Duties: Field research, stakeholder alignment, interaction design, user flows, UI handoff

PROBLEM

NAPA's delivery operation ran on paper and tribal knowledge. Drivers carried clipboards. Dispatchers managed physical boards of keys and invoices. Once a truck left the lot, the dispatcher had zero visibility until it came back.

The business goal was digitization. The real problem was the user. Drivers were often retirees or part-timers who'd been running the same routes for years. The paper worked for them. Any tool that added steps, required attention, or felt like surveillance was going to get set on the seat and ignored.

RESEARCH

I started with ride-alongs. Drivers were juggling coffee, keys, and a clipboard while running routes they'd memorized stop by stop.
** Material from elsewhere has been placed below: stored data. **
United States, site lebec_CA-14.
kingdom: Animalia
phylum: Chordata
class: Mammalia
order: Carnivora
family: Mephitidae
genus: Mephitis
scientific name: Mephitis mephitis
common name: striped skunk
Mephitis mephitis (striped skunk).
The paper manifest was mostly a formality. The real route lived in their heads, including which delivery bays had broken buzzers and which customers only showed up after 10am. None of that was written down anywhere.

Dispatchers had a different problem. Once a truck left, they had nothing. If a priority customer called asking where their part was, the dispatcher had to call the driver, which drivers hated, or guess. They called it the black hole.

THE PIVOT

The original brief called for a delivery management app where drivers logged every step. Arrived. Unloading. Signed. Departed. After the first week of research it was clear that wasn't going to survive contact with the actual users.
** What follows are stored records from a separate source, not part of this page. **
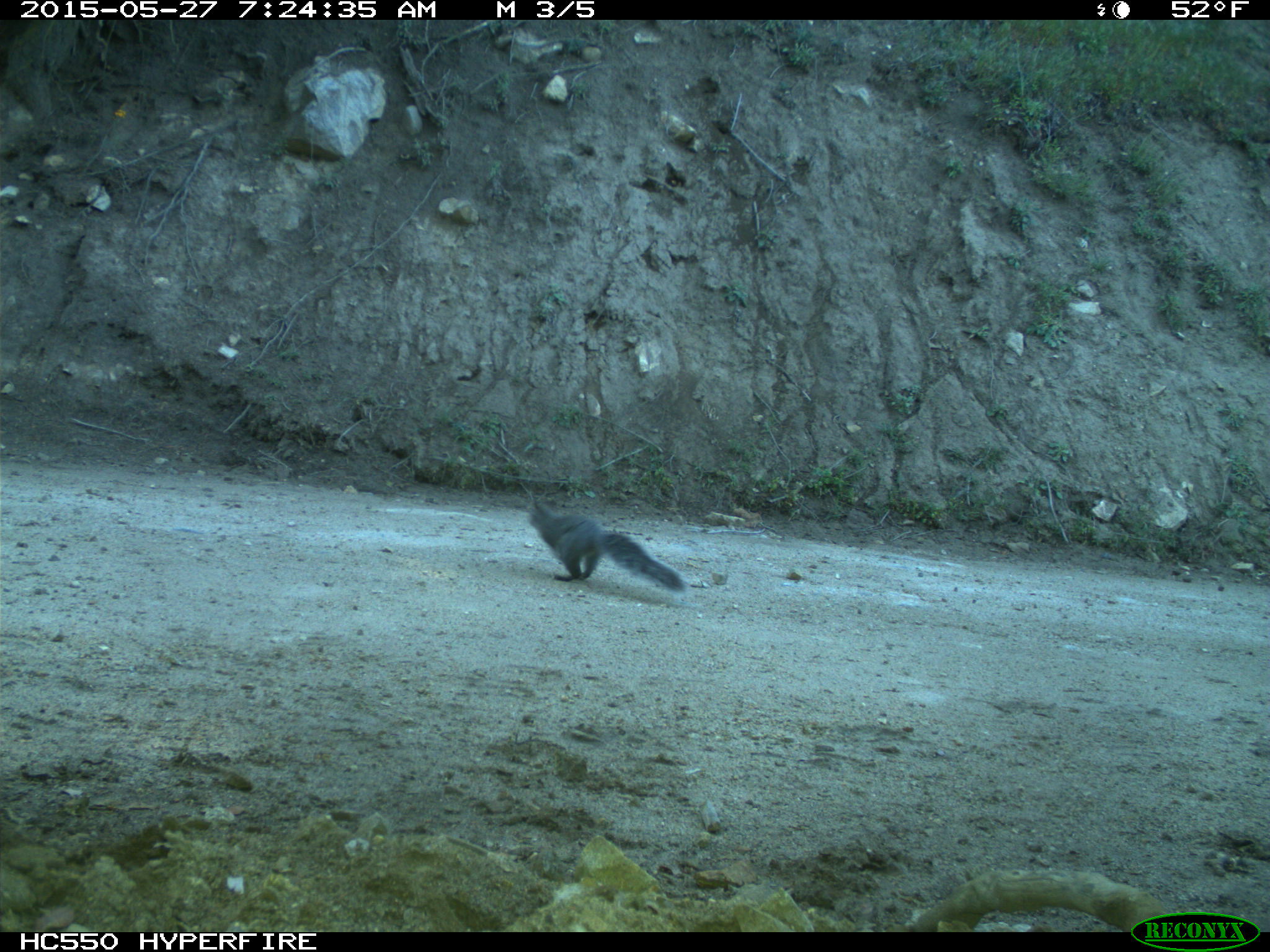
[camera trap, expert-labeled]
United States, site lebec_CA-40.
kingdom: Animalia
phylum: Chordata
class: Mammalia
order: Rodentia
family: Sciuridae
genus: Sciurus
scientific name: Sciurus carolinensis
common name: eastern gray squirrel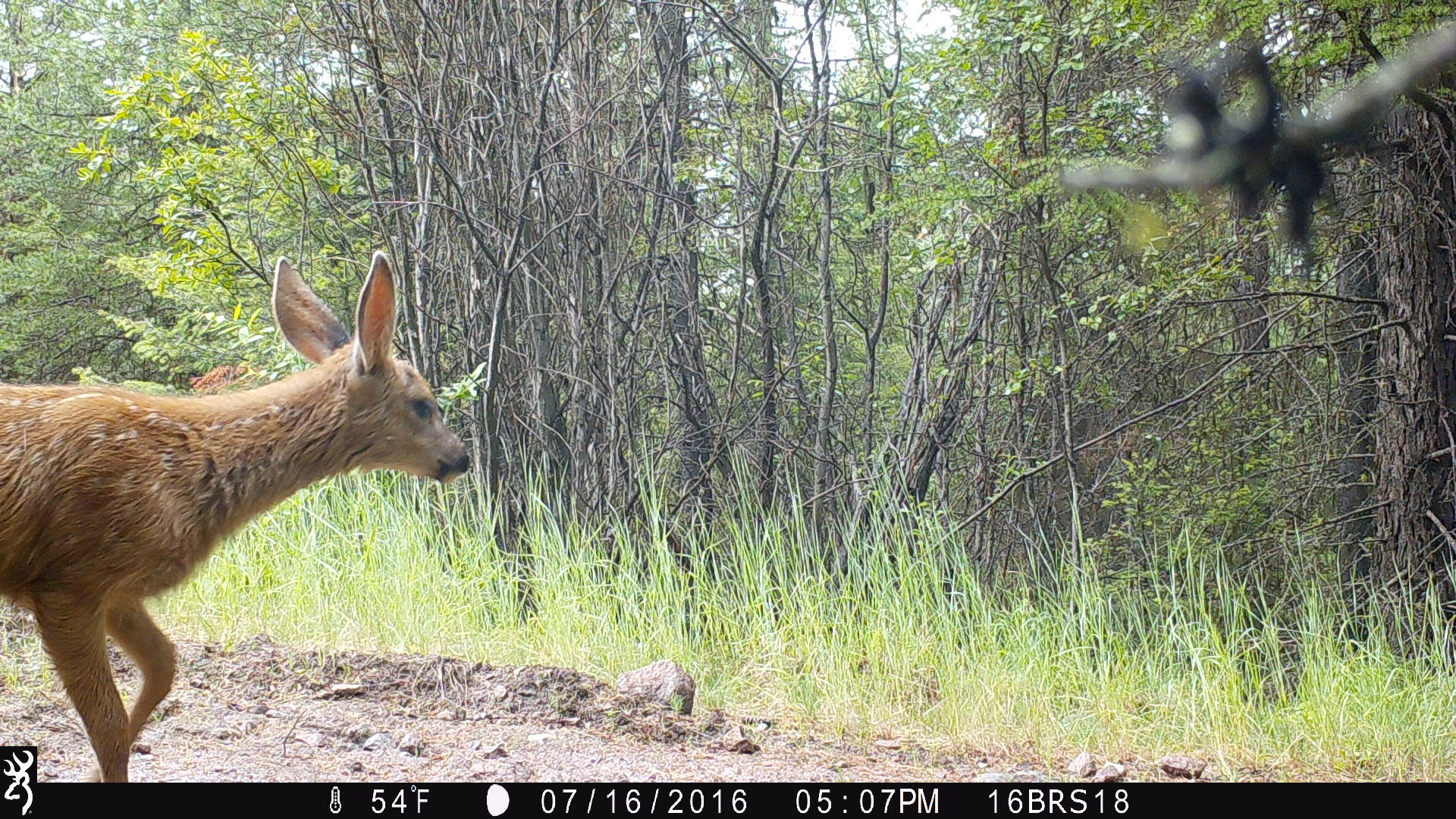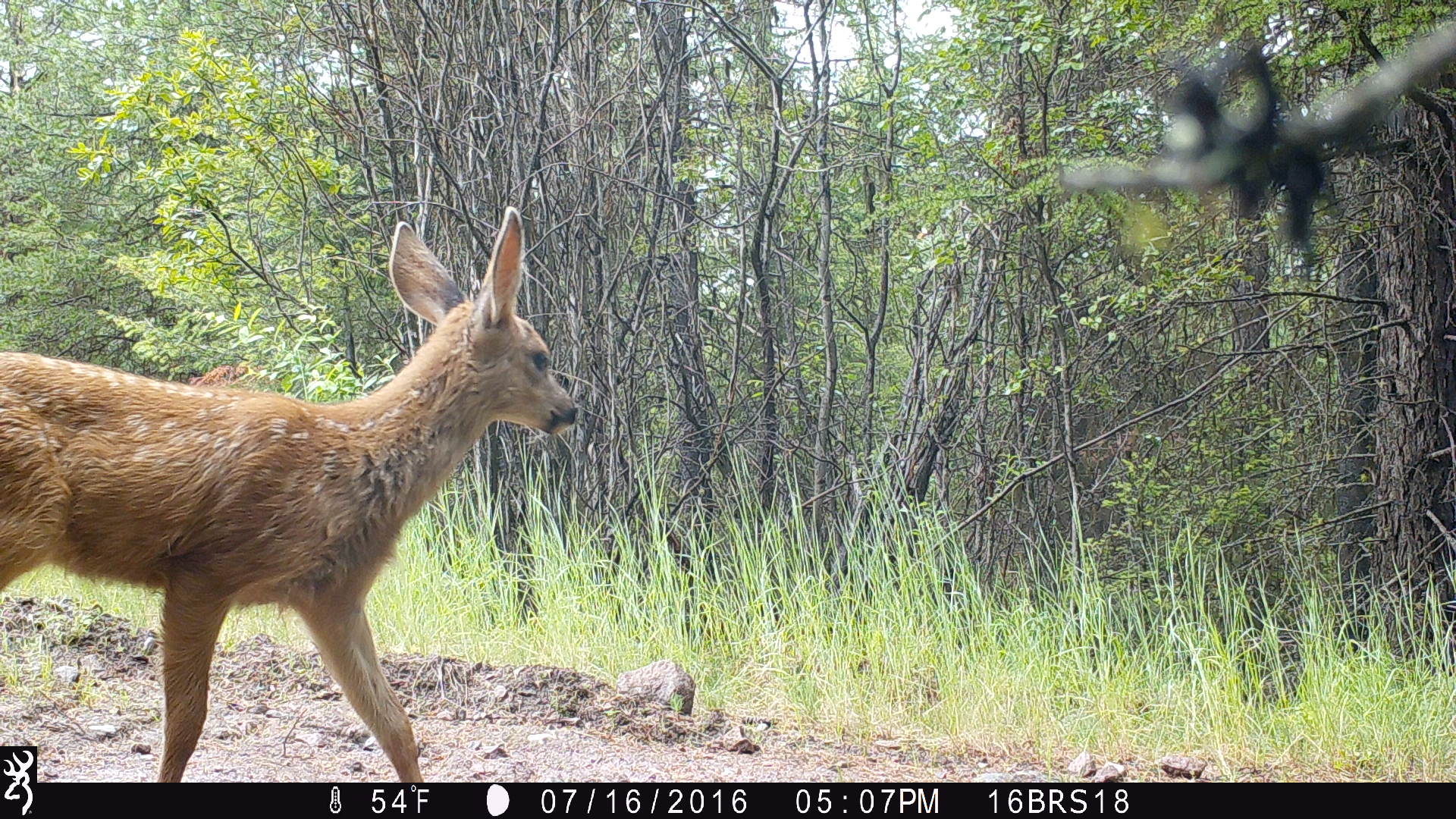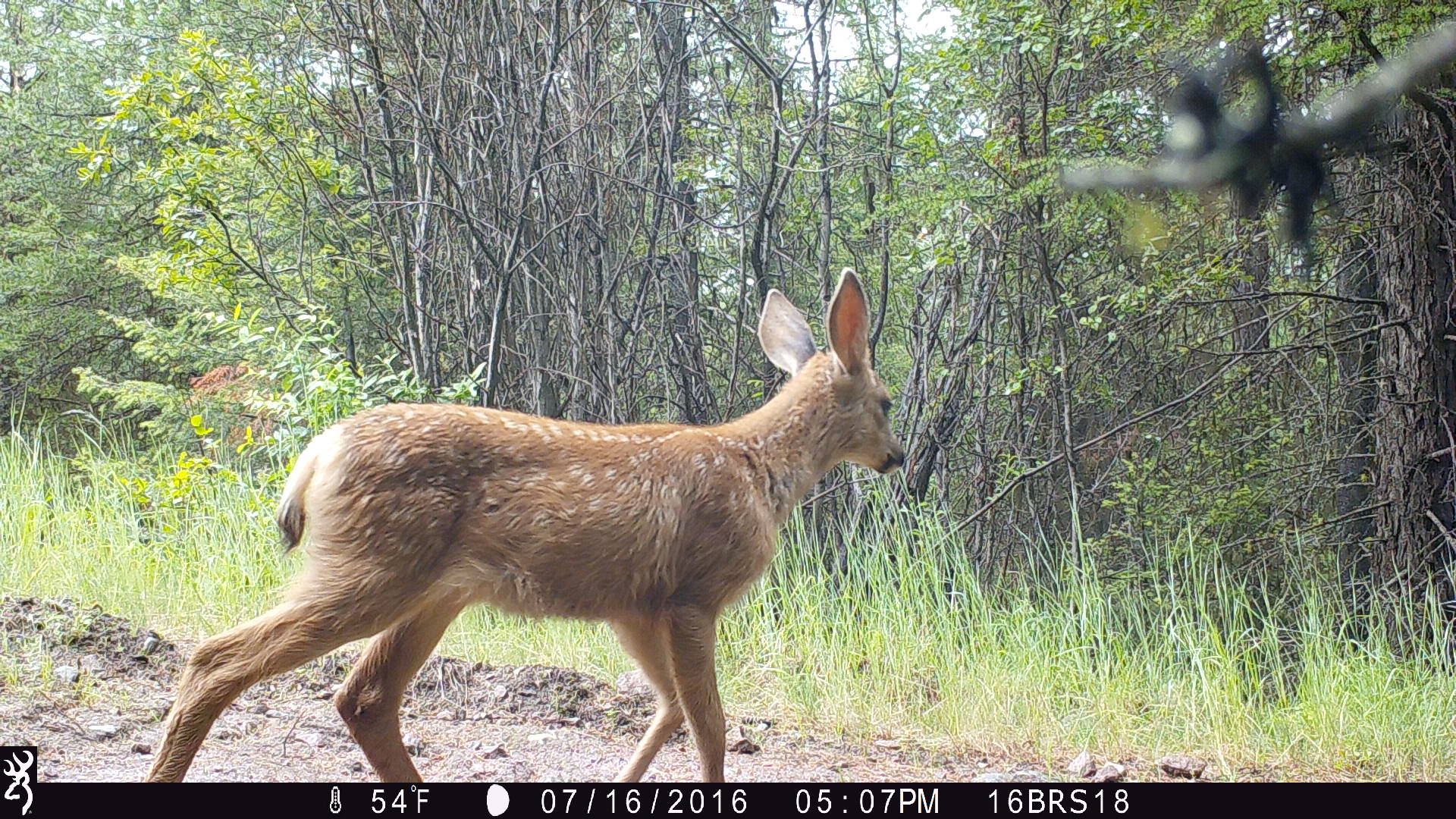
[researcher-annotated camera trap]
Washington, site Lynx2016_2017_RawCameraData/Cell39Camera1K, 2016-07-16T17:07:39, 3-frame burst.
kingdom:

The harder conversation was with stakeholders. Those manual input fields were tied to reporting requirements. Cutting them meant going back to leadership and explaining that a tool with zero adoption produces zero data worth having. We moved from a data input model to a background utility. Passive tracking. Automated status updates. Minimal required interaction from the driver.

HARD DECISIONS

Stakeholders wanted continuous location tracking for efficiency. Research said drivers who felt watched would reject the tool entirely. The compromise was contextual tracking, active only during a route, and visible to the driver on their own screen. They could see what was being shared and when it stopped. That transparency held the adoption together in a user population with strong reasons to distrust new technology.
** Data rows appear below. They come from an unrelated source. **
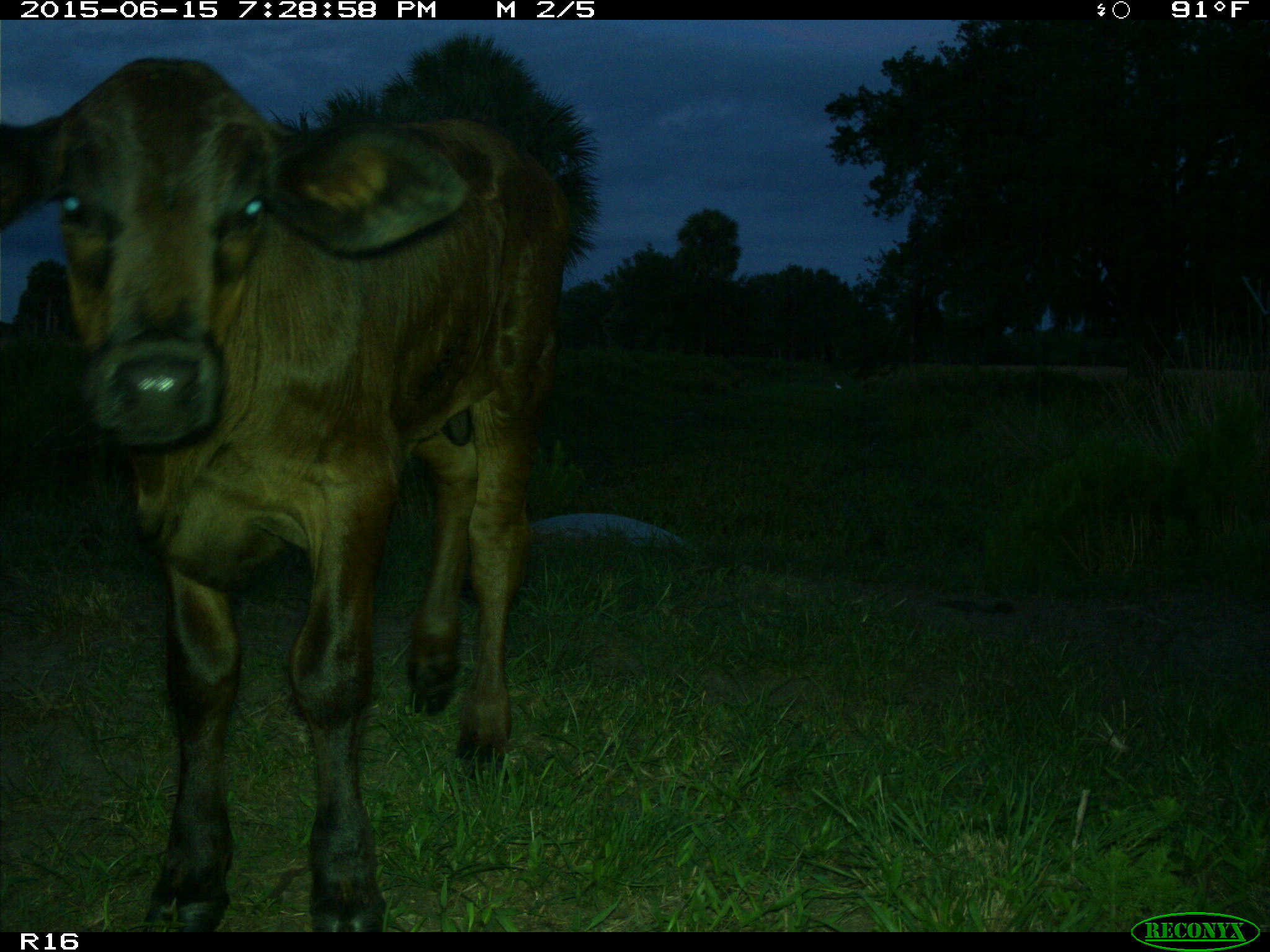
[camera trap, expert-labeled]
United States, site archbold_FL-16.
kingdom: Animalia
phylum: Chordata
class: Mammalia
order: Artiodactyla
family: Bovidae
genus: Bos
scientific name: Bos taurus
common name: domestic cow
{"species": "Bos taurus (domestic cow)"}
The first prototype was also map-first, assuming drivers would want something familiar from consumer apps. It failed immediately. These drivers knew their areas cold. What they needed was the manifest, confirmation that the right parts were in the truck for the right stops. We flipped the hierarchy and moved to a context-aware single card. Driving meant next stop details. Arrived meant scan button, front and center. The driver never had to decide what to do next.

OUTCOME

Dispatchers got real-time visibility into driver status during active routes. The black hole closed. Drivers described the tool as easier than the clipboard, not because it had more features, but because it had fewer decisions. Automated status updates reduced the check-in calls drivers had always hated. The tool that was supposed to increase management visibility ended up reducing the most intrusive form of it.

WHAT I'D DO DIFFERENTLY

We researched dispatchers and drivers separately. That was a mistake. Getting them in the same room earlier would have surfaced their conflicting mental models before the first prototype review instead of during it.